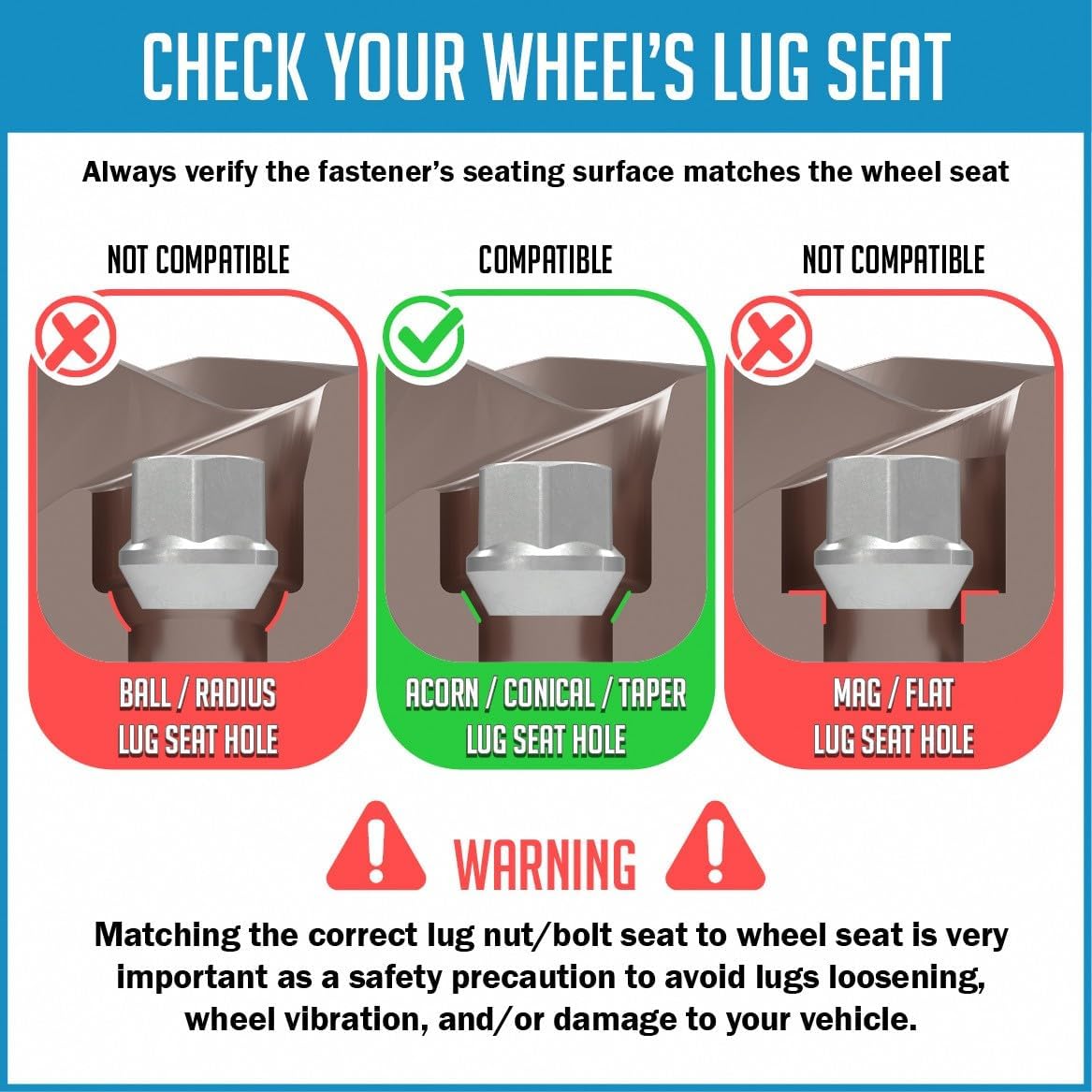 CHECK YOUR WHEEL'S LUG SEAT

Always verify the fastener's seating surface matches the wheel seat

NOT COMPATIBLE

BALL / RADIUS LUG SEAT HOLE

COMPATIBLE

ACORN / CONICAL / TAPER LUG SEAT HOLE

NOT COMPATIBLE

MAG / FLAT LUG SEAT HOLE

WARNING

Matching the correct lug nut/bolt seat to wheel seat is very important as a safety precaution to avoid lugs loosening, wheel vibration, and/or damage to your vehicle.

YOUR TASK:
Pictures aside, retype the entries above exactly as they are.

TASK SOLUTION:
 CHECK YOUR WHEEL'S LUG SEAT

Always verify the fastener's seating surface matches the wheel seat

NOT COMPATIBLE

BALL / RADIUS LUG SEAT HOLE

COMPATIBLE

ACORN / CONICAL / TAPER LUG SEAT HOLE

NOT COMPATIBLE

MAG / FLAT LUG SEAT HOLE

WARNING

Matching the correct lug nut/bolt seat to wheel seat is very important as a safety precaution to avoid lugs loosening, wheel vibration, and/or damage to your vehicle.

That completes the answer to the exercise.